Task objective:
Below are some entries. Return exactly the lines from the one with "What amount of" through the final line, leaving out any pictures.

Spatial reasoning question data
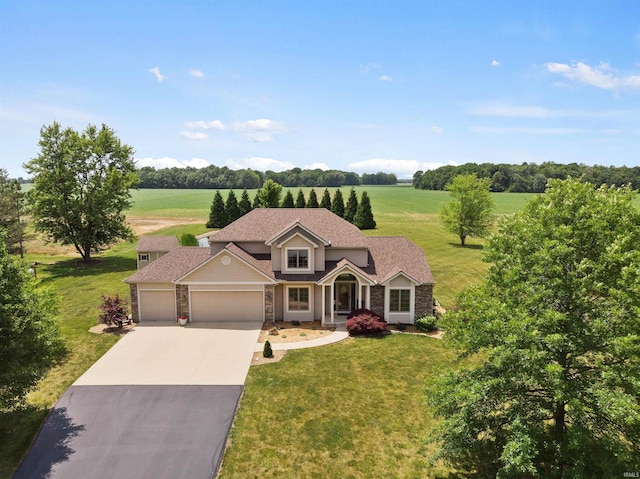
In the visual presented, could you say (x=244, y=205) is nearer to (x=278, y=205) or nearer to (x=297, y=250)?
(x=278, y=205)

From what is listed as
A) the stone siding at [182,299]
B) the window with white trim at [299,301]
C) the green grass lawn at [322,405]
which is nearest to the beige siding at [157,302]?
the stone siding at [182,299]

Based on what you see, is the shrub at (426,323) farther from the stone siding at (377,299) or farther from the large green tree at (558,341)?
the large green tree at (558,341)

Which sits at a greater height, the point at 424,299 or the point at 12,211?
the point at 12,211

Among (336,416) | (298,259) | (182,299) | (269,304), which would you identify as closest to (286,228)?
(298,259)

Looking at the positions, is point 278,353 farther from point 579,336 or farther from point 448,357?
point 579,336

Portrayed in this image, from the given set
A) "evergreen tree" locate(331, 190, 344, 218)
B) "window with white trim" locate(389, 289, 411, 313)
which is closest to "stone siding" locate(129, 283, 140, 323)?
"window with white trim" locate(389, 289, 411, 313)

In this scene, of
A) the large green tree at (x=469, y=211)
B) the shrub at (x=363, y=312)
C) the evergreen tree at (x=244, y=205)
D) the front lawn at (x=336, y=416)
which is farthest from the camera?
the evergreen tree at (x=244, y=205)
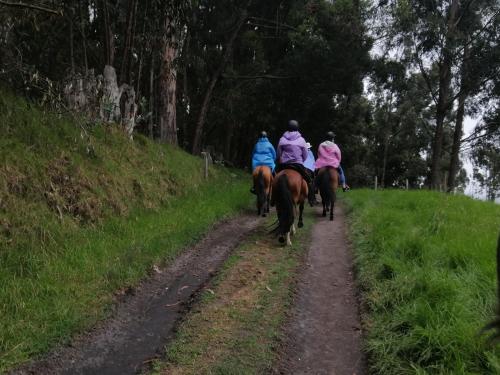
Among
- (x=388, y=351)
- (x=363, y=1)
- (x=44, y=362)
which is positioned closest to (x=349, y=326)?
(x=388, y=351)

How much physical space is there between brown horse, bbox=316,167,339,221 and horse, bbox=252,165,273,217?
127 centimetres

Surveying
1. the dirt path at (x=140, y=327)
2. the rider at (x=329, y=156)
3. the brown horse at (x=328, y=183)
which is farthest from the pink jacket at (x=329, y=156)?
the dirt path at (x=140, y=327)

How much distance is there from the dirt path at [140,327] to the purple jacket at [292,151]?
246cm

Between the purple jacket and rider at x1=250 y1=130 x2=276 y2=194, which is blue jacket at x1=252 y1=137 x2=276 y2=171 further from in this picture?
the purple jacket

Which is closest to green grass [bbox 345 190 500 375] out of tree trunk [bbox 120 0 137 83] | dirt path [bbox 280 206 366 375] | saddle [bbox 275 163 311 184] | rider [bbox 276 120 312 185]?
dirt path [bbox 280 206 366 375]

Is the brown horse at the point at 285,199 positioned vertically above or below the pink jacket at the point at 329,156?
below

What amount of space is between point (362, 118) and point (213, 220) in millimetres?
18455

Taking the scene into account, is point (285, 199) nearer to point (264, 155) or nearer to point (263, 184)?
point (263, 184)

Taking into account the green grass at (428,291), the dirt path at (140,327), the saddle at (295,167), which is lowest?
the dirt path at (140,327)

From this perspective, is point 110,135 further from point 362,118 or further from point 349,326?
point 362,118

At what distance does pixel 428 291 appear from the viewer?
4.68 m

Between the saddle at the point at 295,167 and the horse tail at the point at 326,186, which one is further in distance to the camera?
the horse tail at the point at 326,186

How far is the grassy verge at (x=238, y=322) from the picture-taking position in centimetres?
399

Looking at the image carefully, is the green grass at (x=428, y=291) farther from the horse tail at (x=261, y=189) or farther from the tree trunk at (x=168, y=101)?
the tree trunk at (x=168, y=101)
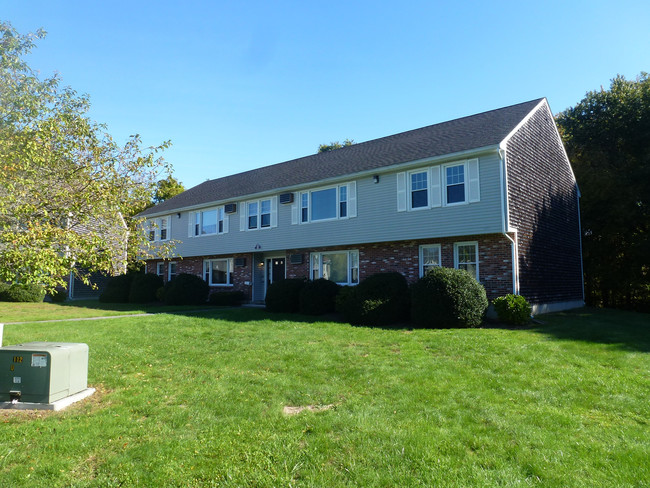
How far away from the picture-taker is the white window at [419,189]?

Exercise result:
What amount of space is between point (362, 118) and point (213, 220) in millimetres?
18455

Taking the scene into account, is point (285, 199) nearer to point (264, 155) or nearer to point (263, 184)?
point (263, 184)

Taking into account the green grass at (428,291), the dirt path at (140,327), the saddle at (295,167), which is lowest?
the dirt path at (140,327)

From this perspective, is point 110,135 further from point 362,118 or further from point 349,326?
point 362,118

At what distance does pixel 428 291 appear from the viewer?
4.68 m

Between the saddle at the point at 295,167 and the horse tail at the point at 326,186, which one is further in distance to the camera?
the horse tail at the point at 326,186

How far is the grassy verge at (x=238, y=322) from the picture-taking position in centimetres?
399

Looking at the image carefully, is the green grass at (x=428, y=291) farther from the horse tail at (x=261, y=189) or farther from the tree trunk at (x=168, y=101)?
the tree trunk at (x=168, y=101)
How far away from the picture-taker is the white window at [419,189]?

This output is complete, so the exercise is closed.